→ Given information:
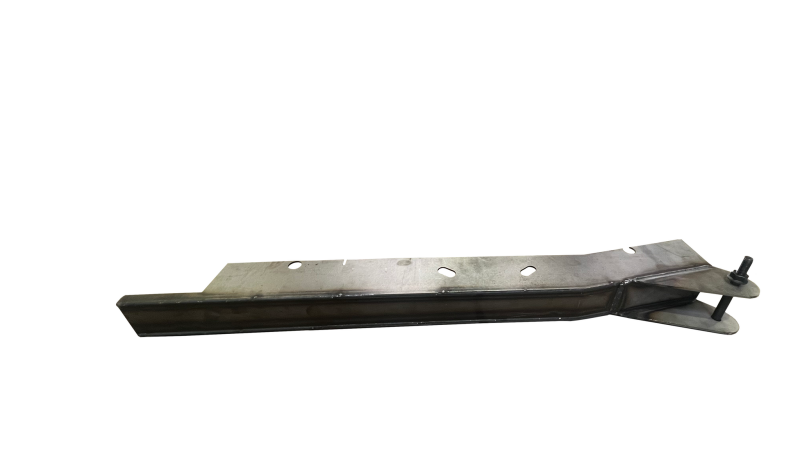 Rust Buster Avalanche/Suburban/Yukon Center Frame Repair Kit - Right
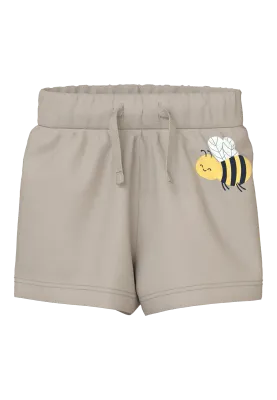 NAME IT Korte broek - Peyote Bee happy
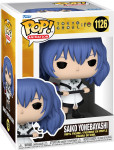 Funko Pop Animation Tokyo Ghoul Re Saiko Yonebayashi - novo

→ Task instructions: Write the material above out again exactly as it reads, but don't carry over the pictures.

→ Response:
 Rust Buster Avalanche/Suburban/Yukon Center Frame Repair Kit - Right
 NAME IT Korte broek - Peyote Bee happy
 Funko Pop Animation Tokyo Ghoul Re Saiko Yonebayashi - novo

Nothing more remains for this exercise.